After approval (or policy auto-approval):

  • REST/HTTP/Webhook action: Create bill in ERP with:
    • idempotency key = vendor_id + normalized_invoice_number + amount
    • default payment_hold = true
  • REST/HTTP/Webhook action: Attach the original PDF + extracted metadata to the ERP record
  • REST/HTTP/Webhook action: If explicitly approved to pay, remove hold / schedule payment

This keeps the “write” steps deterministic and repeatable, even if the trigger retries.

7) Logging / audit trail

Autom Mate logs should capture:

  • trigger payload (email headers / webhook id)
  • AI extraction output + confidence
  • duplicate-check queries + results
  • approval chain (who approved, when, what they saw)
  • ERP request/response ids

Autom Mate supports systematic event logging and monitoring for auditability.

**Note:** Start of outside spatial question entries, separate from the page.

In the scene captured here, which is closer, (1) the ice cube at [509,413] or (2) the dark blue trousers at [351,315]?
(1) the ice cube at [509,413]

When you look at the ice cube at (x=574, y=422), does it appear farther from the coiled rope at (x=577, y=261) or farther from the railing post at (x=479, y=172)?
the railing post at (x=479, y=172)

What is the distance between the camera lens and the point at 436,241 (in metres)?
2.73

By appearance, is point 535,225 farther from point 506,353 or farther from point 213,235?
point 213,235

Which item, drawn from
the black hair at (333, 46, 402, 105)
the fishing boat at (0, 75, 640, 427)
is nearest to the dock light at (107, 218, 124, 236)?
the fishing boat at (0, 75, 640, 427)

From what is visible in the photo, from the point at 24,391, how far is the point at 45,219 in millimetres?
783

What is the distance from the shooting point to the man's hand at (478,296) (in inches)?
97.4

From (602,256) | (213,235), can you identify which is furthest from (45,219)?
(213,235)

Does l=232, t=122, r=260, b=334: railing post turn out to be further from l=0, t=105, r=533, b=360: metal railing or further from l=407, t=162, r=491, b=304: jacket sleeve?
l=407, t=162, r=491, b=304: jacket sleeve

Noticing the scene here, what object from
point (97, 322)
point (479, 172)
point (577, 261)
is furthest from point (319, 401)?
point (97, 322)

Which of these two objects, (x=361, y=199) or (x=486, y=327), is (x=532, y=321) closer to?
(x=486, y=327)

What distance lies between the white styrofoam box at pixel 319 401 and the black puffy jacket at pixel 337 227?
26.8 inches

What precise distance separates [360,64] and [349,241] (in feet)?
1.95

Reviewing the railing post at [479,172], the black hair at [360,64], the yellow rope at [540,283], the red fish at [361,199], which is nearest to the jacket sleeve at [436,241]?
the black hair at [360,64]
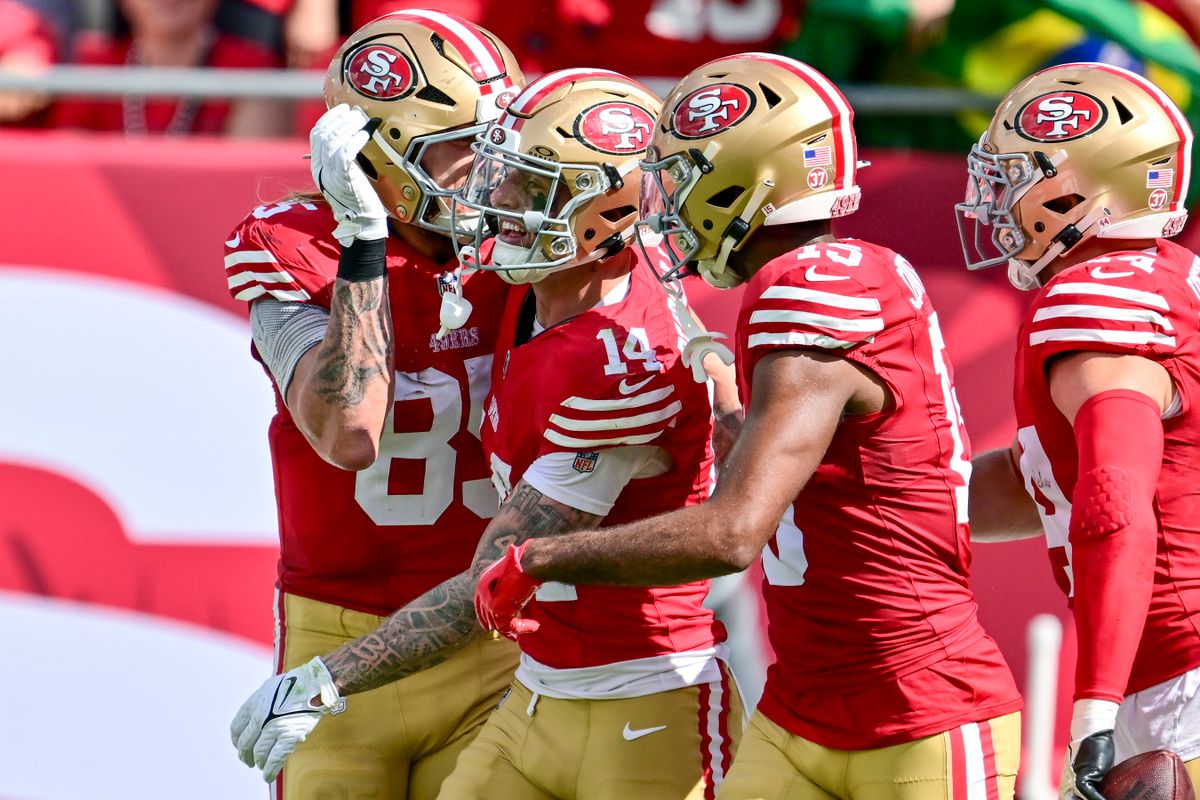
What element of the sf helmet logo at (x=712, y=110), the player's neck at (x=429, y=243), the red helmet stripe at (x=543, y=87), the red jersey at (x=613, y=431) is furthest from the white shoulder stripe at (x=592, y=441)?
the player's neck at (x=429, y=243)

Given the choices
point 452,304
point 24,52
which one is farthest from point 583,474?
point 24,52

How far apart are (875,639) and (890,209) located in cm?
213

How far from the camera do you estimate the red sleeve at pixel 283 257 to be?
3.15 meters

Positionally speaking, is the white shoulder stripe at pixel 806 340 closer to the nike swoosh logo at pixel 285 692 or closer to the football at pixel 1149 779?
the football at pixel 1149 779

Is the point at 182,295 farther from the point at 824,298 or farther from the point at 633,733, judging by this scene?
the point at 824,298

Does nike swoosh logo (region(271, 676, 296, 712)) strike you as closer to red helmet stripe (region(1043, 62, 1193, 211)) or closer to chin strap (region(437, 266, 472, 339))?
chin strap (region(437, 266, 472, 339))

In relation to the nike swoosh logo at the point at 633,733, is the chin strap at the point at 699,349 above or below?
above

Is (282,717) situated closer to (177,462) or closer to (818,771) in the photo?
(818,771)

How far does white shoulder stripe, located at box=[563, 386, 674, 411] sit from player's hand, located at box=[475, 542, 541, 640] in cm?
26

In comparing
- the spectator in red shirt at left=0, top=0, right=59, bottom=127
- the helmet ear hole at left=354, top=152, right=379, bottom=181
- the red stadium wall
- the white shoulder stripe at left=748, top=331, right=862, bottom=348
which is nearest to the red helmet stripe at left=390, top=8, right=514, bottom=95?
the helmet ear hole at left=354, top=152, right=379, bottom=181

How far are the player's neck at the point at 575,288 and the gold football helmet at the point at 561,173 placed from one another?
35 millimetres

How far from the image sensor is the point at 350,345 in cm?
299

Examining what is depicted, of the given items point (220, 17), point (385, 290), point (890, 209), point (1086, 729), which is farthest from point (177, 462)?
point (1086, 729)

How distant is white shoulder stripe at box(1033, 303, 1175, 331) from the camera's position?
2.52m
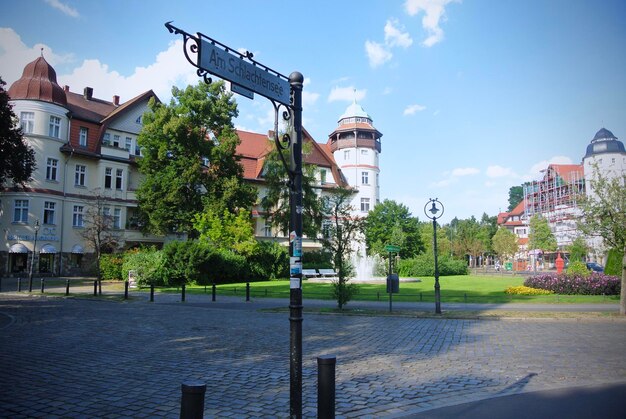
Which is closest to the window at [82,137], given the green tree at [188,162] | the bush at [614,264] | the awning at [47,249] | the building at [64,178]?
the building at [64,178]

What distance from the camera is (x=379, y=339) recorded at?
12094 mm

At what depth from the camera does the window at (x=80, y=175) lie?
Result: 145ft

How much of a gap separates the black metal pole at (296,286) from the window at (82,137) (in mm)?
45248

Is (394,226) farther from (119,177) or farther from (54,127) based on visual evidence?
(54,127)

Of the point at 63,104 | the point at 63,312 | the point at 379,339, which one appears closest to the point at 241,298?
the point at 63,312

8) Exception - If ERP create fails after approval:

  • open an exception task in Teams with the error + retry button
  • If bill created but attachment upload fails:
    • keep bill on hold
    • retry attachment upload
  • If a duplicate is detected after bill creation:
    • automatically re-apply payment hold
    • notify AP lead
    • create a reversal/void task (policy-controlled)

Two mini examples

Example A — Vendor resend causes duplicate

  • Trigger: vendor emails the same invoice twice (different PDF filename)
  • AI extracts same invoice number, but second time reads INV-1008 as INV-100B
  • Duplicate controls catch:
    • near-match invoice number + exact amount match
  • Outcome:
    • Autom Mate routes to AP lead approval in Teams
    • AP lead marks as duplicate → no ERP write, audit log preserved

Example B — Legit invoice number reuse across subsidiaries

  • Trigger: vendor uses same invoice number for two different legal entities
  • Duplicate controls catch exact invoice number match, but vendor_id differs by entity
  • Outcome:
    • Autom Mate requires Finance manager approval
    • Approved → bill created with correct entity + hold removed only after second approval

Discussion questions

  • What’s your “minimum safe” duplicate policy: exact match only, or do you also use fuzzy matching + amount/date windows?
  • Do you prefer auto-create on hold (then approve release) or approve before create for medium-risk invoices?